Privacy Policy

How DocFriends collects, uses, and protects your personal data — including health information — in line with India's Digital Personal Data Protection Act, 2023 (DPDP Act).

1. Scope. This explains how DocFriends collects, uses, and protects your personal data, including health information, in line with India's DPDP Act, 2023.
2. What we collect. Account details (name, email, phone); the medical information you choose to share for your case (symptoms, history, documents); payment status (payments themselves are processed by Razorpay — we do not store your full card/bank details).
3. Why, and lawful basis. We process your data with your consent to match you with a suitable doctor, deliver your opinion(s), provide support, and meet legal obligations.
4. Who can see your case. Doctors assigned to your case can see the clinical information needed to give an opinion. Our case-management/admin team can see your contact details to operate the service. We do not sell your data.
5. Processors we use. Razorpay (payments), Resend (email), Cloudflare (hosting), Turso (database). Each processes data only to provide its service.

********************

Problem to work on: Go on with the DocFriends privacy policy, starting after its fifth section. The lines that come next have no connection to the privacy policy.

Provided material:

********************

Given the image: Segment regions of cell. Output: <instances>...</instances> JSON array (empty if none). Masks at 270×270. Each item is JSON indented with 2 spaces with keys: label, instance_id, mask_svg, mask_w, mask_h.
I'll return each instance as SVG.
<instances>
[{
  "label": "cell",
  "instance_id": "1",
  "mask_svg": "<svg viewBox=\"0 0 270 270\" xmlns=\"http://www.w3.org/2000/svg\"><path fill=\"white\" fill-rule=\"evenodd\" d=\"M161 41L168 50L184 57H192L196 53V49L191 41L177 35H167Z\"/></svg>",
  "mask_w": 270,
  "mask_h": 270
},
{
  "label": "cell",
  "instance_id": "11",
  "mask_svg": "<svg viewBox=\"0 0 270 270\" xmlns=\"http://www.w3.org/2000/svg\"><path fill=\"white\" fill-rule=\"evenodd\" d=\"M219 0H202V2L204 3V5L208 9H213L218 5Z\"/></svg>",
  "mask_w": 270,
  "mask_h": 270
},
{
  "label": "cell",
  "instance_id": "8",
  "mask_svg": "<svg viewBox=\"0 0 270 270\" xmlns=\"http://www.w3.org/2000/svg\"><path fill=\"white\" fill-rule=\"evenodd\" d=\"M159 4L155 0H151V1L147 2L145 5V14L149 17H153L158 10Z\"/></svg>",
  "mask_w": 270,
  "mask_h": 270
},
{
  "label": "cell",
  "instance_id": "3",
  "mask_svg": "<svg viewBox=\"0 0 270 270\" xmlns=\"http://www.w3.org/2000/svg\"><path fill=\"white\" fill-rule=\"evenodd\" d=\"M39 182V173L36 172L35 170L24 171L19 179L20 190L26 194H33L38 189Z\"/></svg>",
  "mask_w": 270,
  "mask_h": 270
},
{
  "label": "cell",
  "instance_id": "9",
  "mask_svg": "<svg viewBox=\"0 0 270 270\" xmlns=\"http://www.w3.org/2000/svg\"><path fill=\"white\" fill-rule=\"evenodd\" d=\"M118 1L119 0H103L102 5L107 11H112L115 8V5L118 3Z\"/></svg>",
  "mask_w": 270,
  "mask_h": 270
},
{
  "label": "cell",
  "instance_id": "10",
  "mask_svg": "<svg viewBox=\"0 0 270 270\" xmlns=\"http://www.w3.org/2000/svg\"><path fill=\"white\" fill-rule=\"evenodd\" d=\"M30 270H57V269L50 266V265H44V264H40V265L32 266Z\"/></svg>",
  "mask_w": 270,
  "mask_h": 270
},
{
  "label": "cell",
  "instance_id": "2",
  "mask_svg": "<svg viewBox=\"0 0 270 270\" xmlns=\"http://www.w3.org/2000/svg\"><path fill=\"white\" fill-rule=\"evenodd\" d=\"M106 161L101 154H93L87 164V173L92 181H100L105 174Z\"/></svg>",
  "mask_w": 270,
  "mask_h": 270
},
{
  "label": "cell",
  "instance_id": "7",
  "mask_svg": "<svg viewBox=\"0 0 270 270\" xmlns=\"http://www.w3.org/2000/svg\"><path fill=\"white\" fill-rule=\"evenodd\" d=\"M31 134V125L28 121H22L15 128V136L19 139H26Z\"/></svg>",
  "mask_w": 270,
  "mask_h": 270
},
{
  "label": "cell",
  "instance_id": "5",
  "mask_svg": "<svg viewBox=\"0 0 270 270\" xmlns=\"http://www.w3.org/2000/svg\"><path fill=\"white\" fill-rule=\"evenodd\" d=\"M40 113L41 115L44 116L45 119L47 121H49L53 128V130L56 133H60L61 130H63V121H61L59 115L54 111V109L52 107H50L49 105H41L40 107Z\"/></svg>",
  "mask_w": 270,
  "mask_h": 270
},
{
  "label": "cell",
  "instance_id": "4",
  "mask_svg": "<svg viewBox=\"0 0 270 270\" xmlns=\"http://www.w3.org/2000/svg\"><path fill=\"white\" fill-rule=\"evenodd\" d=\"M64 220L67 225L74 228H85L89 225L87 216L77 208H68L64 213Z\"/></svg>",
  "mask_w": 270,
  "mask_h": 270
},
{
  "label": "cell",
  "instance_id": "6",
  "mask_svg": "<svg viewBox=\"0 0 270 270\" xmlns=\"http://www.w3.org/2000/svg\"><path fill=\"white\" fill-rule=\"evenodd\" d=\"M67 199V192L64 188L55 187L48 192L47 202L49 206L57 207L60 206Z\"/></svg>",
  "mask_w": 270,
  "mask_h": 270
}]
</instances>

********************

Exercise response:
6. Storage & security. Data is stored securely with access controls and encryption in transit. [Add specifics your team can stand behind.]
7. Retention. We keep your data only as long as needed for the service and legal requirements, then delete or anonymise it. [Set a period.]
8. Your rights. Under the DPDP Act you may access, correct, or request deletion of your data, and withdraw consent. Contact our Grievance Officer (below) to exercise these rights.
9. Children. The service is not directed at children except via a consenting parent/guardian.
10. Cookies/sessions. We use a session cookie to keep you signed in.
11. Grievance / Data Protection Officer. Rekha Mani — hello@docfriends.co. We respond within [X] days.
12. Changes. We will post updates here.